• **Work required**
Copy the records word for word, starting at the line that contains "At what depth" and ending at the line that contains "0.04 metres", with both of those lines included.

• **Extracted records**
....
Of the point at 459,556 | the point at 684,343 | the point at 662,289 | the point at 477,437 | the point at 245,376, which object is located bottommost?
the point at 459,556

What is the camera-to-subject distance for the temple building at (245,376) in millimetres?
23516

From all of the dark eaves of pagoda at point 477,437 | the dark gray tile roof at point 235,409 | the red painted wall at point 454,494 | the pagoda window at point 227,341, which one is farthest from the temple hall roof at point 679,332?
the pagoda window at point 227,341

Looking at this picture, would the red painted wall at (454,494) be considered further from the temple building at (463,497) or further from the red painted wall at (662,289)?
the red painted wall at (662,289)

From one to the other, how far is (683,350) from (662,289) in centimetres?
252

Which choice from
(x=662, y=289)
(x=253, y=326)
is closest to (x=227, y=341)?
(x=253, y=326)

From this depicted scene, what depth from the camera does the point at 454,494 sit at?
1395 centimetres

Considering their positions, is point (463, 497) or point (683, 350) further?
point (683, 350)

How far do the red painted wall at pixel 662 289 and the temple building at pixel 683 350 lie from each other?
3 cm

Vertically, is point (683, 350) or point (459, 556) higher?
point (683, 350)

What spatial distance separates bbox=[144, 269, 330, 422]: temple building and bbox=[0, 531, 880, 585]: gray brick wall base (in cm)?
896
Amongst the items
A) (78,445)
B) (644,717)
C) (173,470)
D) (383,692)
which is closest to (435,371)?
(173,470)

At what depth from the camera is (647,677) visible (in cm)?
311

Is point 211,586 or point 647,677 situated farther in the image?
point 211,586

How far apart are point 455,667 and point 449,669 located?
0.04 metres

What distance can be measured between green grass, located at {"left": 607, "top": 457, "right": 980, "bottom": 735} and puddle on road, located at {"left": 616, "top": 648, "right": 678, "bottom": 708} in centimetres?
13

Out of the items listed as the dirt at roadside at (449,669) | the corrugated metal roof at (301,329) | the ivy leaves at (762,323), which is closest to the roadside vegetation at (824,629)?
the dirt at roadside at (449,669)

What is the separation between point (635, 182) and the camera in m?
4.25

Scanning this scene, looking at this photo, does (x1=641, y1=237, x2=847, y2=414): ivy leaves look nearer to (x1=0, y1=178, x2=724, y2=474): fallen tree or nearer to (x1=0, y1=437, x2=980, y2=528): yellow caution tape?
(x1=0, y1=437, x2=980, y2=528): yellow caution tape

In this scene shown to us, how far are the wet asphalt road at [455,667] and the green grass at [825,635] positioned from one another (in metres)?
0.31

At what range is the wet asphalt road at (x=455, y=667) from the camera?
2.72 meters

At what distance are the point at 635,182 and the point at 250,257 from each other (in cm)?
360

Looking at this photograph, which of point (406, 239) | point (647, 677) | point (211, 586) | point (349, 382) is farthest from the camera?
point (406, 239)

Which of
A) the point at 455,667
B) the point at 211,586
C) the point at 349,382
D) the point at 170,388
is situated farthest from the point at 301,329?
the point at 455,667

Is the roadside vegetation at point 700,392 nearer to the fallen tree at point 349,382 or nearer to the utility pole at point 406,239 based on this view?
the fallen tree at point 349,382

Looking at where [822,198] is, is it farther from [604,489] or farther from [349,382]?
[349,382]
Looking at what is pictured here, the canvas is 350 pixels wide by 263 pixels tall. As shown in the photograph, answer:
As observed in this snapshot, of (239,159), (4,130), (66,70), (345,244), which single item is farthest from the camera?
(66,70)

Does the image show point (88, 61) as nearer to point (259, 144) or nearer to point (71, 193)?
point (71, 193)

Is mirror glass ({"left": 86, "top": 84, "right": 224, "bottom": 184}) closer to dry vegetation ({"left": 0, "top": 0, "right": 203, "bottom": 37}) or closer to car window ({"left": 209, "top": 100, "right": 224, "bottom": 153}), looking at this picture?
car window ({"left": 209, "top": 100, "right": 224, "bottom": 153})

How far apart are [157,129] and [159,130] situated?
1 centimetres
....
• **Result of the exercise**
At what depth from the camera is (647,677) visible (in cm)?
311

Is point 211,586 or point 647,677 situated farther in the image?
point 211,586

How far apart are point 455,667 and point 449,669 located?
0.04 metres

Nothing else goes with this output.